What are you defending, and who are you defending it to? Yes, QA/QI might get a bug up their a** and ding you for not documenting a vital sign. it happens, don't do it again, move on with life. As Remi said, you don't document a BGL, say it's normal, and the ED gets 20..... now we have a problem, and you have no objective documentation to show exactly what the number is. This is a problem. Did you not check the patient's BGL, or did your glucometer malfunction (something I have seen happen once in my career, where the FD said the BGL was 110, and the ER got a result of 30 20 minutes later; they replaced that glucometer after an investigation). Now if you have a negative patient outcome as a result of a "normal" finding that isn't documented, and investigators or lawyers get involved.......
For clarification, do the billing experts want you to duplicate document everyone, or only put it in one area to prevent contradictions?
I'm not defending poor documentation, but as someone who has reviewed some poorly written charts, and redesigned our agency's paper charts (before we went electronic), I can say I have seen some poorly written narratives, and seen people spend 15+ minutes writing their documentation on a refusal (this was after they left the patient's side, they were already on scene for 20), and at the end of the day, is it really needed? Or more accurately, why are we documenting? for an accurate record of the the patient interaction? to defend against a lawsuit 7 years from today? or to make it easier to bill? It seems like the experts in all these areas would be a doctor, a lawyer, and a medical biller, and I don't know may people who wear all three of those hats teaching documentation classes.
We were told to make sure treatments were included in the narrative as well as justification and response to them. However they stopped short of adding specific doses in the narrative. Billing people are much less concerned about documenting assessments it would seem. For me though, I am going to use the Assessment tab in ESO to document that, it is more thorough (for me) than typing it out and the generated report gives a whole page on the assessment if you use it that way.
I think everyone needs to get out if the mindset of "I like to do it this way" and "it's better for me if I use this tab".
Frankly, as the QI person, I don't care what you write in the note section of the assessments or other tabs, as long as you write a complete chronology of your patient encounter.

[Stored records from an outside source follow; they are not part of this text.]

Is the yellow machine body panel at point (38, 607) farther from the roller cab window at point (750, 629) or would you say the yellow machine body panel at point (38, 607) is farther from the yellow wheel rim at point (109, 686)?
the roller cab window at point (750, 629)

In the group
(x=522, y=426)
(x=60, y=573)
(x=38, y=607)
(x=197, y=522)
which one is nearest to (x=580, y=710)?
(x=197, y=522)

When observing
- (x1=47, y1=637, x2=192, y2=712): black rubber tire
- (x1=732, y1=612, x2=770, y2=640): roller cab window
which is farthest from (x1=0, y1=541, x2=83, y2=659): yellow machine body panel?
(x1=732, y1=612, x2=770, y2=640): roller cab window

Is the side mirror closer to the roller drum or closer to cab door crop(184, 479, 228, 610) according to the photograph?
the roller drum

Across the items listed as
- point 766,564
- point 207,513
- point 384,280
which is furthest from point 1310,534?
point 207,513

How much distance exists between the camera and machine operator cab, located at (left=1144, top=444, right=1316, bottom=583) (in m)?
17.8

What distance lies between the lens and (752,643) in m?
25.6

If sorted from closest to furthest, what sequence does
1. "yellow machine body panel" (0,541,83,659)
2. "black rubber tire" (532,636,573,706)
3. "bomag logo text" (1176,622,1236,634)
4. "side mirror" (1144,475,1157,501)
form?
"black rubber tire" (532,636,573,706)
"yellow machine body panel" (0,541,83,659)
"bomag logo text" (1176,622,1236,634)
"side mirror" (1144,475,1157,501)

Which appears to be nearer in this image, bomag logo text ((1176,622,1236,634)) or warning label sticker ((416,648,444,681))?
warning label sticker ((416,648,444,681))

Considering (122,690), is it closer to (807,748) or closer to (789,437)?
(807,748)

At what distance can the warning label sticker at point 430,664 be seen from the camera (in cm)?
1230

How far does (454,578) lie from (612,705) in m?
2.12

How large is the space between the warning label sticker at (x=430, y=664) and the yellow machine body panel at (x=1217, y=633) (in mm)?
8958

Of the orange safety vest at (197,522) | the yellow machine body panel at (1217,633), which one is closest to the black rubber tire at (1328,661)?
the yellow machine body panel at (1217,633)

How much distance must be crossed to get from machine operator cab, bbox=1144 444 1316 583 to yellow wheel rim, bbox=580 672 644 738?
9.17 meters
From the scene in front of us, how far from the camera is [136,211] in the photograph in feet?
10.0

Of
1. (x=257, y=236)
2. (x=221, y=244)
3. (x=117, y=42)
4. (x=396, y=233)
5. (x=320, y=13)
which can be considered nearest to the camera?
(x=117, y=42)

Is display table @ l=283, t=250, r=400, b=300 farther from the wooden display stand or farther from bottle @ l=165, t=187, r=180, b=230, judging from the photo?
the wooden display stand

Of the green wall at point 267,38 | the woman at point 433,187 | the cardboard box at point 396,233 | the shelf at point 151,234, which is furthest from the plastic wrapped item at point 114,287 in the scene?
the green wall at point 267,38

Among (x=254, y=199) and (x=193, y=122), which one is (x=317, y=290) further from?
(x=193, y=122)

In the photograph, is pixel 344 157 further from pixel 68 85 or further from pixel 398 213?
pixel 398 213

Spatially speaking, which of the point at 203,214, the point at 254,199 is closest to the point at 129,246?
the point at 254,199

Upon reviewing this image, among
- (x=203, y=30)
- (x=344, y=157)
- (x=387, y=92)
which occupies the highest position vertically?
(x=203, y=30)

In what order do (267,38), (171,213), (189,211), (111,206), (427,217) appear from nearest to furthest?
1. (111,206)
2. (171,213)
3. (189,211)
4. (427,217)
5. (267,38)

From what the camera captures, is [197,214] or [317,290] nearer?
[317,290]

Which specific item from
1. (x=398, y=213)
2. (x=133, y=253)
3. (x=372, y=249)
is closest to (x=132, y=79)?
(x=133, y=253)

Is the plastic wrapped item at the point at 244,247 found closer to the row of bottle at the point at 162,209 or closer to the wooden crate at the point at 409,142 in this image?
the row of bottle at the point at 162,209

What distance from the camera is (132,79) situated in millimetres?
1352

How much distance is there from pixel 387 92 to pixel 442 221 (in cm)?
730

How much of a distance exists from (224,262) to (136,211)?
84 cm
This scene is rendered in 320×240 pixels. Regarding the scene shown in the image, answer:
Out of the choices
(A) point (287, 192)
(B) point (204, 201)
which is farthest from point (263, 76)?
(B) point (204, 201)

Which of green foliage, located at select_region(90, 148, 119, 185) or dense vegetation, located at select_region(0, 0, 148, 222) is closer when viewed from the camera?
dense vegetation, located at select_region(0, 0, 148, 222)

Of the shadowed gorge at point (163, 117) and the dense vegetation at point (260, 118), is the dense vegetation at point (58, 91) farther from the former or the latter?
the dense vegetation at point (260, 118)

It's not up to the individual provider to decide what goes in the chart. It's up to the provider to meet the documentation standard set by the service.
We retain legal counsel and a consultant to advise us of best practices from a reimbursement and legal standpoint. Those are the standards we follow.
No one here has said this. Sorry you don't like the fact that others disagree with you, but that doesn't mean their motivations for thinking differently should be chalked up to laziness.
You have to justify the care you provided in order to get paid for it, and you have to show that you followed the standard of care or acted in the patient's best interest in order to protect yourself legally. Neither of those things requires duplicative documentation or writing a novel. Everyone but EMS has figured that out.
Fair enough. Just keep in mind that your lawyers and billing consultants probably have zero interest in the efficiency of your charting.
I don’t mind if others disagree with me and at no point did I call anyone lazy. My statement was, the narrative is the most important part of your patient care report. Full stop.
Some of you choose not to believe that, which is fine. Your agencies may not believe that the narrative is the most important component of a patient care report, and that is also fine.
And as for the efficiency of charting, was Epic designed for efficiency or to maximize billing?